--- Start Information supplied ---

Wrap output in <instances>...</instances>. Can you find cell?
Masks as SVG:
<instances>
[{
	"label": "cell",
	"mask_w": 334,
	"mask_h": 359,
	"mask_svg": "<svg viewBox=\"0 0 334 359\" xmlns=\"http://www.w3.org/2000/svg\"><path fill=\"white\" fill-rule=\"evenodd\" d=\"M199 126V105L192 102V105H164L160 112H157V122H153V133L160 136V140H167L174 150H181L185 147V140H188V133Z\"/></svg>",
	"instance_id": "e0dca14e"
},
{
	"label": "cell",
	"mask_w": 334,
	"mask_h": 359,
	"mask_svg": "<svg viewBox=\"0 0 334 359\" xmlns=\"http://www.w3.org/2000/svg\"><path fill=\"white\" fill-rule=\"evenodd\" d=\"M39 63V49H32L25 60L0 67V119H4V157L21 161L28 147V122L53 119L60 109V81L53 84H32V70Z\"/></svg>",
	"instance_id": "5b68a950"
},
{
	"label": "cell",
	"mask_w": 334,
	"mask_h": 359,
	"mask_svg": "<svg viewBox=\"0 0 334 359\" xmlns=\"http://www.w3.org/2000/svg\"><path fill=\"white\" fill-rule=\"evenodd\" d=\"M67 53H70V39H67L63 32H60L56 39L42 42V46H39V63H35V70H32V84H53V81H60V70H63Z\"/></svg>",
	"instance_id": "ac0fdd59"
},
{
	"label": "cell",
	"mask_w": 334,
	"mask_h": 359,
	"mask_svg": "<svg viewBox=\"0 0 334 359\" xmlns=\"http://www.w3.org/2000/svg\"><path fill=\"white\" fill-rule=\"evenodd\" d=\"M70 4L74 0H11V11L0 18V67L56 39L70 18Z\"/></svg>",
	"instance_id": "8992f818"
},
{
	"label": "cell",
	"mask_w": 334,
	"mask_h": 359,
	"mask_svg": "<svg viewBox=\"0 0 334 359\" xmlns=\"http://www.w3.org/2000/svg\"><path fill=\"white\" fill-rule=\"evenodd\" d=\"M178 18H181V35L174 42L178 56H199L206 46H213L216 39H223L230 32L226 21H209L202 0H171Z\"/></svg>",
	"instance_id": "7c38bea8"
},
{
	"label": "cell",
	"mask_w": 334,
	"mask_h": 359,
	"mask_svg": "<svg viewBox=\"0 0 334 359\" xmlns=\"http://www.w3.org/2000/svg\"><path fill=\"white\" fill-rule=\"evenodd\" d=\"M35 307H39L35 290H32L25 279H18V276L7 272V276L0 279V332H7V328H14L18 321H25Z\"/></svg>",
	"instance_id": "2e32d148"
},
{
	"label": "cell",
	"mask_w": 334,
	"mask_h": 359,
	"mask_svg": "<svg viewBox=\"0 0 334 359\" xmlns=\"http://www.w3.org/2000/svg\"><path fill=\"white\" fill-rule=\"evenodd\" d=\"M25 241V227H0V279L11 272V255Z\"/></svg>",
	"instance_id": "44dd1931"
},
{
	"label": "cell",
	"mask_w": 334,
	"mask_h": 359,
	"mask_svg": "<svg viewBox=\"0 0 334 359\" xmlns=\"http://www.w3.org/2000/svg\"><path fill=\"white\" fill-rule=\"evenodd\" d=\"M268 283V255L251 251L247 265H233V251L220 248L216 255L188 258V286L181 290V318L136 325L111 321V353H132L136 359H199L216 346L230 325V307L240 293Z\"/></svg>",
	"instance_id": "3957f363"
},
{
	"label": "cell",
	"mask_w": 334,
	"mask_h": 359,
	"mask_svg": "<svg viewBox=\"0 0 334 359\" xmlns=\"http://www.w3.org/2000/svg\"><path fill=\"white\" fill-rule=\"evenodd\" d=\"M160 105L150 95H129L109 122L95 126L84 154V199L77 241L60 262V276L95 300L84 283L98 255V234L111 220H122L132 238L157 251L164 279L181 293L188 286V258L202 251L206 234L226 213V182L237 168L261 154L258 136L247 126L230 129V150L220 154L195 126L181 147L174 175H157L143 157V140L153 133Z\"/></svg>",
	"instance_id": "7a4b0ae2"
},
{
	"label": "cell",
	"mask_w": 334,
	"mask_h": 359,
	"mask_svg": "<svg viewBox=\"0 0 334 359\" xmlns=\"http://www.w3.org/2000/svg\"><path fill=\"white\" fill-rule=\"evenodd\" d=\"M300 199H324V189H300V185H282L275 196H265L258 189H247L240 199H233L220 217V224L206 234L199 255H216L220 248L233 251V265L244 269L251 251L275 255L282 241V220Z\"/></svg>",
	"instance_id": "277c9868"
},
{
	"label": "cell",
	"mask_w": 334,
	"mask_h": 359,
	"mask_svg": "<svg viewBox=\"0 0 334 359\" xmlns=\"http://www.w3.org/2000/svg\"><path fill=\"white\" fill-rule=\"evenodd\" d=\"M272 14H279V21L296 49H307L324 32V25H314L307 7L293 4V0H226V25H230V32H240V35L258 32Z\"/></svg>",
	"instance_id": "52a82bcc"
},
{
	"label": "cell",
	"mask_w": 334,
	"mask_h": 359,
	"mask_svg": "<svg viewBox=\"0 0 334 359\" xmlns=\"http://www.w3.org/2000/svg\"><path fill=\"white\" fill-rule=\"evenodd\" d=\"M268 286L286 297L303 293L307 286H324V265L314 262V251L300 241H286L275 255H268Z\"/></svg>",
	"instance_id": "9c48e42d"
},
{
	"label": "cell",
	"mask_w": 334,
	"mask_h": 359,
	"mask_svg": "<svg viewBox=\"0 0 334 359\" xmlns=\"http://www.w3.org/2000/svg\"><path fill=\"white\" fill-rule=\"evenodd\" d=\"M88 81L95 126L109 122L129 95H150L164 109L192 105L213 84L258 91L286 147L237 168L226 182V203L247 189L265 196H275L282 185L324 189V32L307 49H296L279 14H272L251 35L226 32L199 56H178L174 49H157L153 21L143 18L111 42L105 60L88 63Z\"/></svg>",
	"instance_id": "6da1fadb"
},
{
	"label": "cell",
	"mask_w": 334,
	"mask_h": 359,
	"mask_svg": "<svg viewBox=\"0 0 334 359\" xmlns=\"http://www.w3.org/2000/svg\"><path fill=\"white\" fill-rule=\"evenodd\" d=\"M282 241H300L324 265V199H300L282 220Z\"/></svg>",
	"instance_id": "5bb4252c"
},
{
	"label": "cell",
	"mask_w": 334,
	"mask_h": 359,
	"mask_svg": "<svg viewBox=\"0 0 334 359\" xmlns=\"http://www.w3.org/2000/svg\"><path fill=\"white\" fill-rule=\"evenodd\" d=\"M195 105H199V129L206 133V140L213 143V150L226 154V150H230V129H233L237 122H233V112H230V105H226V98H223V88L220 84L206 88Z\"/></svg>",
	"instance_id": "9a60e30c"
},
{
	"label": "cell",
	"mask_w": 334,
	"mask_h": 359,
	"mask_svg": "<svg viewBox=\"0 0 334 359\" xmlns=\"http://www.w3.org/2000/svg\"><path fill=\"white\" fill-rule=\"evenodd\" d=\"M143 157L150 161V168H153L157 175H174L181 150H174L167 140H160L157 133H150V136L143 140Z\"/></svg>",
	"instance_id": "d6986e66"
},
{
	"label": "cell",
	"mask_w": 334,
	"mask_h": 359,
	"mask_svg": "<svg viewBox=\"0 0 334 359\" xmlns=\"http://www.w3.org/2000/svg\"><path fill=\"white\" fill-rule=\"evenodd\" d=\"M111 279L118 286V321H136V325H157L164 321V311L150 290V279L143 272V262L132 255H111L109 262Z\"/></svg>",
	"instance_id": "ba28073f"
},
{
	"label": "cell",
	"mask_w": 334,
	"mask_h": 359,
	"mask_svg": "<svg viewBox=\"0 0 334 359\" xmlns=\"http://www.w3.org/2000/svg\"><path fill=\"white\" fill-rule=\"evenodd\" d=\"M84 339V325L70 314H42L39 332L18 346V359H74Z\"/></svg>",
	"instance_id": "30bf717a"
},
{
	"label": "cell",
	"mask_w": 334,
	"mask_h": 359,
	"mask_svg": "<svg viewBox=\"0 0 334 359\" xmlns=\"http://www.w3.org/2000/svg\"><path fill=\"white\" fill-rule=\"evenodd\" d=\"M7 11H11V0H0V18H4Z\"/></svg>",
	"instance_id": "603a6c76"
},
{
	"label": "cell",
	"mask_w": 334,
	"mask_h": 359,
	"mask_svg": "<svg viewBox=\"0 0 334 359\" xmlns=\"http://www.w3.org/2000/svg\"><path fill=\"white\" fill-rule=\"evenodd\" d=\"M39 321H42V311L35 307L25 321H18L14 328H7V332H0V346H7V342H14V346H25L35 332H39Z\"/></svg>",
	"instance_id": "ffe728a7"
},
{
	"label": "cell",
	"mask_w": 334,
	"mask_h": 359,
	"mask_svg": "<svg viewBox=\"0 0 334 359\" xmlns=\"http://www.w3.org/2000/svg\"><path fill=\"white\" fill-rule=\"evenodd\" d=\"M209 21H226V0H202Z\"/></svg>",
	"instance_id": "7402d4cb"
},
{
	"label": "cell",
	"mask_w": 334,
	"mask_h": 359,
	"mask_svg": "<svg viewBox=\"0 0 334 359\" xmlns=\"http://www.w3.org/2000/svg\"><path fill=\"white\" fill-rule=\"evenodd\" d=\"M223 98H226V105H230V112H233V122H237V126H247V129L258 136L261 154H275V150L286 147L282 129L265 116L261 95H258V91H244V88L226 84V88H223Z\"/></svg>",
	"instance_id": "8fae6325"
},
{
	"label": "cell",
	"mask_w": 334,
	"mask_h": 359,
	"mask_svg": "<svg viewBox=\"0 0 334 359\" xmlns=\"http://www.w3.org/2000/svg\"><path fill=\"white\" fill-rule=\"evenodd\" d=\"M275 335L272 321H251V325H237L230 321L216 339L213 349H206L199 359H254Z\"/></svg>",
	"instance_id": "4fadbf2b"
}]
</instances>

--- End Information supplied ---

- Exercise prompt:
State how many lines of the records above contain the string "instances". Reply with the number alone.

- Response:
3